**Written instruction**
Please answer from the bicycle review: what color does the Twin City come in?

**Passage**
Beautiful Bicycles: Civia Twin City Step-Through

I recently tested the Civia Twin City Step-Through from J.C. Lind Bikes.  I picked up the Twin City on Friday, returned it on Monday afternoon, and had a lot of fun in between.

The Twin City is a steel frame mixte with a great commuting set up – fenders, chain guard, rack, 7-speed internal gear hub, roller brake, and albatross bars.  Unfortunately,  smaller necessities such as lights and a bell must be added after market.  (During my test ride, I kept reaching for a non-existent bell – bells are so important in the city!)

The attachment you see on the bottom tube is the Abus Bordo lock, which is sold separately.


Overall, the Twin City has an attractive and kinda ’70’s look (is it just me?).  A metal Civia headbadge decorates the front of the bike.  I really appreciate a well-designed metal headbadge, instead of a sticker.

This bike comes in only one color, a deep and almost pearlescent red.  My friend’s 12-year-old daughter loved this color and declared that she wanted her old Schwinn painted the exact same.

The top tube is split all the way down, like a traditional mixte, but curved to allow for an easier step through.  I think step through frames make the most sense for anyone looking for a commuter bike, regardless of gender.

The bike has front caliper brakes – the kind most commonly seen on modern bikes – which stop the bike by clamping on the tire rim.

The rear wheel has a Shimano roller brake, which helps with stopping power in the rain or snow, because the elements cannot reach the enclosed hub.  There is also a Shimano Nexis 7-speed internal gear hub – again, great for all weather.  This is an excellent hub, the same I have on my Oma.

The bike is built with steel fenders and a chain guard, all painted to match the frame.  Fenders and chain coverings are so necessary for a transportation bike and I like how these are integrated and blend well.

The pedals are metal with sharp teeth and side reflectors.  They are okay, but I would swap them out for rubber-padded pedals.  My feet slipped several times while wearing both my Keen cycling sandals and my rubber-soled sneakers.  I can imagine they would be even more slippery with dress shoes.  Plus, my history with spikey pedals tells me I would eventually scratch the crap out of my calves when walking the bike.  For the more sporty type, clip-in or strap pedals would work well with the bike, too.

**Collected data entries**
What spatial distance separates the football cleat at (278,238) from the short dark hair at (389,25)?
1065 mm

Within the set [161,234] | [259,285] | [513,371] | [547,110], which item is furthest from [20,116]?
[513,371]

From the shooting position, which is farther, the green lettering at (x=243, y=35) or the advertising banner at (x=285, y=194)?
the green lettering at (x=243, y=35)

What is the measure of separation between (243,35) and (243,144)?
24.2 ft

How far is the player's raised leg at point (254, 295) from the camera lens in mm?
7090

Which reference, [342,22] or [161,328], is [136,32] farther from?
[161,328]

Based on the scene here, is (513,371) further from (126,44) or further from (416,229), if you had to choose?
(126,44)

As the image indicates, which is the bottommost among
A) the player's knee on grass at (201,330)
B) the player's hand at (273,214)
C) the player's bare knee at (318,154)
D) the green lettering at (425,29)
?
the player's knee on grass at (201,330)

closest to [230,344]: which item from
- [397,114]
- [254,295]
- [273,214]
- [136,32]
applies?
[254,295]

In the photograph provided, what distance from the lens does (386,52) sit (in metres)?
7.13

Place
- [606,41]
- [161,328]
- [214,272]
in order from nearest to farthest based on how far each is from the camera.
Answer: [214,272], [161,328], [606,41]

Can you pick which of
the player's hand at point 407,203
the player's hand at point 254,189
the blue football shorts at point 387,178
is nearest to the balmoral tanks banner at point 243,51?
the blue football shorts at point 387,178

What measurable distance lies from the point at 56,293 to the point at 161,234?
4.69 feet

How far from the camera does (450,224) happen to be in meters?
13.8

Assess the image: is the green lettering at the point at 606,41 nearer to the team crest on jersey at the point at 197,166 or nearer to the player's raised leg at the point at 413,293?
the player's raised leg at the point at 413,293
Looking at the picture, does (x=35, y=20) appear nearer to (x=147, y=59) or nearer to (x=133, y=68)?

**Reply to the exercise**
Only one color, a deep and almost pearlescent red.